* Start STORED ROWS *

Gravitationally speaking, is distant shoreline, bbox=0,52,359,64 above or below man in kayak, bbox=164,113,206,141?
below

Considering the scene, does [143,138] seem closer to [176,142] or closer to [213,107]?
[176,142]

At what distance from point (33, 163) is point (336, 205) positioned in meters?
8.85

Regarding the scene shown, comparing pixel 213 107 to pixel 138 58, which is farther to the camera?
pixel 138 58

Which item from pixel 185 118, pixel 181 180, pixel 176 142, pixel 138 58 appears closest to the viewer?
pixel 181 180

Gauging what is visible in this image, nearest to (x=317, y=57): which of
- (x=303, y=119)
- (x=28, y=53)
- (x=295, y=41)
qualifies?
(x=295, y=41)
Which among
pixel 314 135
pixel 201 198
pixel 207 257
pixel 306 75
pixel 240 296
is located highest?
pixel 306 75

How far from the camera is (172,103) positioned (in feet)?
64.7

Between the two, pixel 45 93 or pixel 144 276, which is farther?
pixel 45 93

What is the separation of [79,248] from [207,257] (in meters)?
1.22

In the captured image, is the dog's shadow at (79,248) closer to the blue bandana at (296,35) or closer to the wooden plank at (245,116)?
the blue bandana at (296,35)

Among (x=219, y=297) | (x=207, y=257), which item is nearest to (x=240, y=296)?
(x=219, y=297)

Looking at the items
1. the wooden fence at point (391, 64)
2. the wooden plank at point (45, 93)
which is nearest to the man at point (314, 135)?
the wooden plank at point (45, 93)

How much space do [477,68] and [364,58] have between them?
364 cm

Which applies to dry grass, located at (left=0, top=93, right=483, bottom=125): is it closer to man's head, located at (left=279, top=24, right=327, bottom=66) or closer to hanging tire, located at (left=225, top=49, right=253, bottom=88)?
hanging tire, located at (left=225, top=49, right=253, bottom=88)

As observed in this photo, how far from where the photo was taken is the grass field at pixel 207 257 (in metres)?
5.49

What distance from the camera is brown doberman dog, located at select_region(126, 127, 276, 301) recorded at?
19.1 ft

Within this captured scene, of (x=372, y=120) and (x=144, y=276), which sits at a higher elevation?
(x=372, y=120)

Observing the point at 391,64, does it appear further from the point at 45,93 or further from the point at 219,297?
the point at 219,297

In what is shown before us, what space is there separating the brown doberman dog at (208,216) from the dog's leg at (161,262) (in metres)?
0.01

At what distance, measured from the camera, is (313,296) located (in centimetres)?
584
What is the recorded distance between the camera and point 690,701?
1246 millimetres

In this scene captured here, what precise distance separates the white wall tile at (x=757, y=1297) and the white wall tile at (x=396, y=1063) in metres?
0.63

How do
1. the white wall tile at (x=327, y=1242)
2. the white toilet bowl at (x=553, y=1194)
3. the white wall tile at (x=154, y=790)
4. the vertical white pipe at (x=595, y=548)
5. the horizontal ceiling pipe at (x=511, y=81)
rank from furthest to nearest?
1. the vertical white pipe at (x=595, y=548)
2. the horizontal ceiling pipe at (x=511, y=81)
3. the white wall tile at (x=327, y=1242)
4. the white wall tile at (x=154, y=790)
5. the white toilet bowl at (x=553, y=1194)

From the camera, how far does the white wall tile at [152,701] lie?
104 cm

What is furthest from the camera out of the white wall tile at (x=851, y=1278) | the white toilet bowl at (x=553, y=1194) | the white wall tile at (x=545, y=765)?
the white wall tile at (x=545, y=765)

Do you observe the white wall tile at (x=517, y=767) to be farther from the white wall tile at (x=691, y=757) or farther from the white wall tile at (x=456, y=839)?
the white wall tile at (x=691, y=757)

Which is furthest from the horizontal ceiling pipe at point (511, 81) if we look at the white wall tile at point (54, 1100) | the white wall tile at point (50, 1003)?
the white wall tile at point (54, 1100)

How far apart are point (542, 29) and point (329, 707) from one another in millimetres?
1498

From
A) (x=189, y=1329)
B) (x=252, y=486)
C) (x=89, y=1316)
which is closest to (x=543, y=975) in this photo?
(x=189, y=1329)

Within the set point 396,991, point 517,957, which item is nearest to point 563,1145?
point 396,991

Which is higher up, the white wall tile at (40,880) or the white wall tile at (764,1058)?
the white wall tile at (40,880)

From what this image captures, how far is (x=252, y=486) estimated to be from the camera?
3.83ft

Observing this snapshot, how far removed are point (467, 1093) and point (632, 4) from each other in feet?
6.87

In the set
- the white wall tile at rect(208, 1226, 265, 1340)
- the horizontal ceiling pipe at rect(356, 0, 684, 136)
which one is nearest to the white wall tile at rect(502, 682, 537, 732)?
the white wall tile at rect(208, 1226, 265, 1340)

* End STORED ROWS *

EXERCISE BRIEF: Please copy out, word for word, the lines of the records from the line with "Observing this snapshot, how" through the end of the records.

PROBLEM SOLUTION:
Observing this snapshot, how far removed are point (467, 1093) and point (632, 4) from each other in feet?
6.87

In the set
- the white wall tile at rect(208, 1226, 265, 1340)
- the horizontal ceiling pipe at rect(356, 0, 684, 136)
which one is nearest to the white wall tile at rect(502, 682, 537, 732)?
the white wall tile at rect(208, 1226, 265, 1340)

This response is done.